‘Zo lang ik nog fit ben, ga ik door’

ASSEN – Het is 9 februari 1968 als Jack Bos het bondsexamen doet om gediplomeerd boksleraar te worden. ,,Dat is dus vijftig jaar geleden. Niet normaal, zo snel gaat de tijd”, aldus de kwieke 76-jarige jubilaris.

,,In Assen bestond boksvereniging Carpentier, daar ben ik met mijn dertiende begonnen te boksen. Ik ben destijds met een jongen meegegaan en blijven hangen. Ik heb twaalf wedstrijden gebokst, destijds bokste je nog niet zo vaak. Een keer per jaar bij het toenmalige Concerthuis, waar nu de Nieuwe Kolk is. Ik ben toen gevraagd trainer te worden en dat heb ik toen gedaan.”

Jack was daar trainer tot 1976. In 1977 op 1 oktober begon hij in zijn eentje Boksvereniging Assen. De eerste 25 jaar was hij de enige trainer. Daarna kwamen er mensen bij die voor hun trainersdiploma gingen. De eerste vijf jaar waren de trainingen in de garage naast het huis. „De garage was de bokshal.”

De garage was van hout en het ging er wel eens fanatiek aan toe. ,,Dan brak er weer een balk af. Dat moest dan weer gerepareerd worden. De garage heeft wel eens op instorten gestaan.”

Zeven dagen in de week werd getraind. Jack had ook twee beroepsboksers erbij in die tijd. ,,We gingen elke zondagmorgen het bos in van negen tot tien, weer of geen weer. Eén keer in de maand bij mooi weer gingen we dwars door het bos, door sloten etcetera. Wat dat betreft heb ik dingen beleefd, daar kun je een boek over schrijven.”

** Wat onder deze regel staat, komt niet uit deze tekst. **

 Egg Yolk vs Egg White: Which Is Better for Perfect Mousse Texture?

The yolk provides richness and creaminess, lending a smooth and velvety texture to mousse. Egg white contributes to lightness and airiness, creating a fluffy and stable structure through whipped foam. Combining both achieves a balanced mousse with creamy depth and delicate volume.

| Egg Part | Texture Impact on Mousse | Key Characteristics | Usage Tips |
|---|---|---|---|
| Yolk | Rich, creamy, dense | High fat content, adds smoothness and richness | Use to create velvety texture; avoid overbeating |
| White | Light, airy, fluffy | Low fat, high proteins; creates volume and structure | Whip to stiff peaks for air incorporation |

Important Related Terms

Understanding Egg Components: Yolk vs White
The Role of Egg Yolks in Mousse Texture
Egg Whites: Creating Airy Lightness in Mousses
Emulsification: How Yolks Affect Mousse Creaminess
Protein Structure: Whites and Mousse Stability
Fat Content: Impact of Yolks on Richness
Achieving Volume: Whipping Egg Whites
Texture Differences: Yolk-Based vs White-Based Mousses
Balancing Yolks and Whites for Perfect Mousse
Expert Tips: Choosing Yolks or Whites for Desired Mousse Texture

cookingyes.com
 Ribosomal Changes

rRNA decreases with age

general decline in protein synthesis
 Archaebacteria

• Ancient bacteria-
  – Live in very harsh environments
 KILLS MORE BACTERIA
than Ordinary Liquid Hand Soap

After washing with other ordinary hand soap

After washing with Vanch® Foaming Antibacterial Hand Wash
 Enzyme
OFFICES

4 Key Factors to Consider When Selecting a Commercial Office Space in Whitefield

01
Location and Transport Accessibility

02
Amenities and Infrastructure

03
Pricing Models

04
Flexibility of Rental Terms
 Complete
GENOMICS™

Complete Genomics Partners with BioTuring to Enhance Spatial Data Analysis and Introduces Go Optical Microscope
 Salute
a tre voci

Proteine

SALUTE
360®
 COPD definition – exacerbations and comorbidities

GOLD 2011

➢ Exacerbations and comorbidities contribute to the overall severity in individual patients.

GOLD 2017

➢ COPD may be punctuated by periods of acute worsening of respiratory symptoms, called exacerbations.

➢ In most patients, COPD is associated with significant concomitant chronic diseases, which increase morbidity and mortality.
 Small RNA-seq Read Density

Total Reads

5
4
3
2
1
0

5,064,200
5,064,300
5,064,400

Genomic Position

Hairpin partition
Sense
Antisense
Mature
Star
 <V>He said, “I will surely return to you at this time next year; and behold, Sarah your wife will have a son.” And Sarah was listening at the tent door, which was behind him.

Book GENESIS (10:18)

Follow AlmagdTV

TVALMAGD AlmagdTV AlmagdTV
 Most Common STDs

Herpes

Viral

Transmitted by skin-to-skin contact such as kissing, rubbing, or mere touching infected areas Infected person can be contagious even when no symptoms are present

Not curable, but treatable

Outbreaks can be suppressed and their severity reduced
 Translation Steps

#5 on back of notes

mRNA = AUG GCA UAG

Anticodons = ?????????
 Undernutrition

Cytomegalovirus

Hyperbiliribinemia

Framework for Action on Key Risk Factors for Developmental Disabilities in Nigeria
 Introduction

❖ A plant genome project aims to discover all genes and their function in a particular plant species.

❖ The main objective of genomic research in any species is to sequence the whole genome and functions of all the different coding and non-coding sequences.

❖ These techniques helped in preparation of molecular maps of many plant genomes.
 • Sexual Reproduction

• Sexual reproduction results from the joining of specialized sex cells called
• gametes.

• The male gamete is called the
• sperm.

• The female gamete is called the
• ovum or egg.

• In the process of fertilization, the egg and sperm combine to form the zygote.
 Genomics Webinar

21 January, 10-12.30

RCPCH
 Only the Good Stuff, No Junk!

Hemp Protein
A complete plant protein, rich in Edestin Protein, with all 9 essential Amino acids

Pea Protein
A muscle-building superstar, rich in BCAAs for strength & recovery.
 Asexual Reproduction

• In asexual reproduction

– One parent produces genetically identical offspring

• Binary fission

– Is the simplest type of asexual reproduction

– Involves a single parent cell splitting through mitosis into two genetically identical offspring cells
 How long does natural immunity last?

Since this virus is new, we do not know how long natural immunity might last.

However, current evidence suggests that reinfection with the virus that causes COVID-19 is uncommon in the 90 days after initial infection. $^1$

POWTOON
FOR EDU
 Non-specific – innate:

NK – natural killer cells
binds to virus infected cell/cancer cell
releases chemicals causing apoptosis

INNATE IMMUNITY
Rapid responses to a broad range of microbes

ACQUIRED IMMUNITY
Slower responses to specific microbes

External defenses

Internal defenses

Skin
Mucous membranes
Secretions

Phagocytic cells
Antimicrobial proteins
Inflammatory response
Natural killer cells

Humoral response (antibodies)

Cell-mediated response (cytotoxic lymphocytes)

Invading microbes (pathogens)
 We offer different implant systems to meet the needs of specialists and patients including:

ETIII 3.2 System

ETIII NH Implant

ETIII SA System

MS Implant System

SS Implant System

De club werd groter en na vijf jaar werd de locatie Penta aan de Industrieweg betrokken. ,,Daar hebben we dertig jaar gezeten.”

Sinds drie jaar is de boksschool gevestigd aan de Vaart Zuidzijde. ,,We hebben nu drie gediplomeerde trainers en als het goed is komt er in april weer een gediplomeerde trainer bij.”

Dit is ook wel nodig want het ledenaantal groeit hard. ,,Er wordt dinsdag, donderdag en zaterdag getraind, zowel door de jeugd als volwassenen.” Onder meer twee kleindochters lopen er rond en Jack heeft ook meerdere generaties getraind van opa’s, vader en zonen.

,,We hebben achttien wedstrijdboksers. Als die extra willen trainen ben ik er overdag. Ik zit er aan te denken om nog iets te doen met boksen voor mensen boven de zestig. Dat lijkt me mooi. Ik kan alles nog doen en zolang ik me nog 35 keer kan opdrukken.”

Een aantal dingen wordt wel afgebouwd, zoals de sportkeuring voor het district. ,,Dat nemen anderen over en zo wil ik steeds meer dingen afstoten, zoals de administratie van de wedstrijdleden. Mijn bedoeling is om honderd te worden en zolang ik nog zo fit ben ga ik door.”

Jack is dan ook nog volop bezig met de vereniging. Samen met de voorzitter en enkele bestuursleden organiseert Jack het boksgala wat 2 juni in de Bonte Wever plaatsvindt. ,,Daar bokst Ben Tingen. Het is zijn tiende profpartij.”

Dinsdag is altijd de klusdag waarbij hij samen met twee andere gepensioneerden bezig is met het onderhoud aan het gebouw en het materiaal.”

Bijzonder is dat zowel Jack als de andere trainers voor niks de training geven. De contributie is voor het onderhoud en om de kosten voor de opleiding tot bokstrainer te bekostigen. Zelf verdiende hij de kost als verkoper van vlees. ,,Ik ben met mijn twaalfde begonnen met werken en ben op mijn tweeënzeventigste gestopt. Ik ben al die jaren nooit ziek geweest. Wat dat betreft heb ik geluk gehad.”